Path to directory where the output file(s) will be generated.

use_app_partitions : bool

See use_app_partitions attribute.

consensus_type : str

Mode of consensus variation handling.

ld_hat : bool

See ld_hat attribute.

ima2_params :

See ima2_options attribute.

conversion_suffix : str

See conversion_suffix attribute.

trifusion.data.resources.background_tasks.remove_tmp(temp_dir, sql_con)[source]

Removes TriFusion’s temporary directory and closes sqlite connection.

Removes the temporary directory and all its contents and closes the connection to the sqlite database.

Parameters:

temp_dir : str

Path to the temporary directory

sql_con : sqlite3.Connection

Sqlite3 connection object

trifusion.data.resources.background_tasks.update_active_fileset(aln_obj, set_name, file_list, file_groups, filename_map)[source]

Upates the active files of an AlignmentList object

This method is similar in purpose to AlignmentList.update_active_alignments but it can convert the set name of the active group defined in TriFusion to an actual list of files.

Parameters:

aln_obj : trifusion.process.sequence.AlignmentList

AlignmentList object.

set_name : str

Name of the active file group.

file_list : list

List of alignment files loaded into TriFusion.

file_groups : dict

Maps the name of custom file groups to a list of alignment files.

filename_map : dict

Maps the basename of aligment files to their full path.

trifusion.data.resources.background_tasks.update_active_taxaset(aln_obj, set_name, active_taxa_list, taxa_groups)[source]

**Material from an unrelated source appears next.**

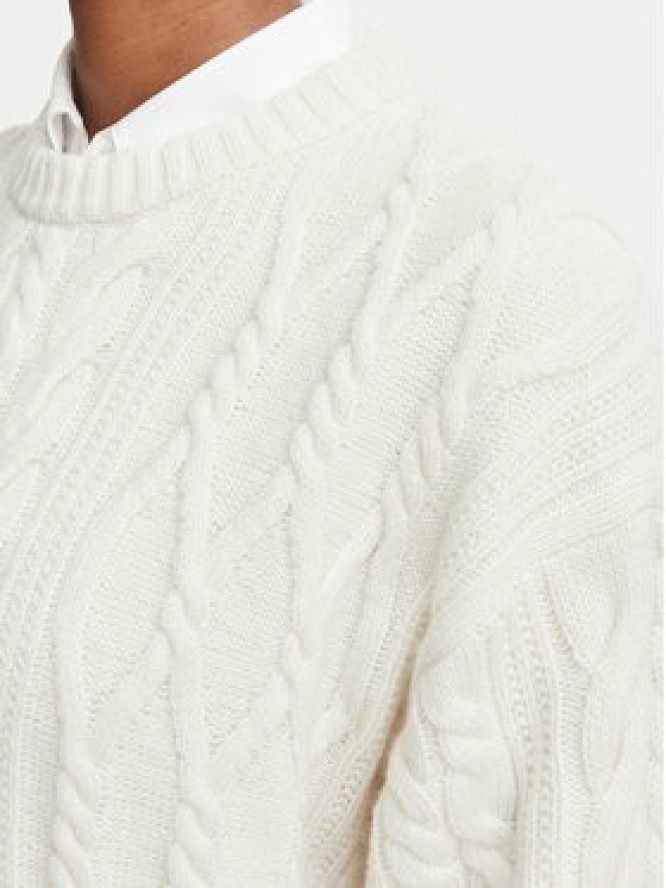 Tommy Hilfiger Sweter WW0WW51396 Beżowy jasny Regular Fit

Upates the active taxa of an AlignmentList object

This method is similar in purpose to AlignmentList.update_taxa_names but it can convert the set name of the active group defined in TriFusion to an actual list of taxa.

Parameters:

aln_obj : trifusion.process.sequence.AlignmentList

AlignmentList object.

set_name : str

Name of the active taxa group.

active_taxa_list : list

List of active taxa.

taxa_groups : dict

Maps the name of custom taxa groups to a list of taxon names.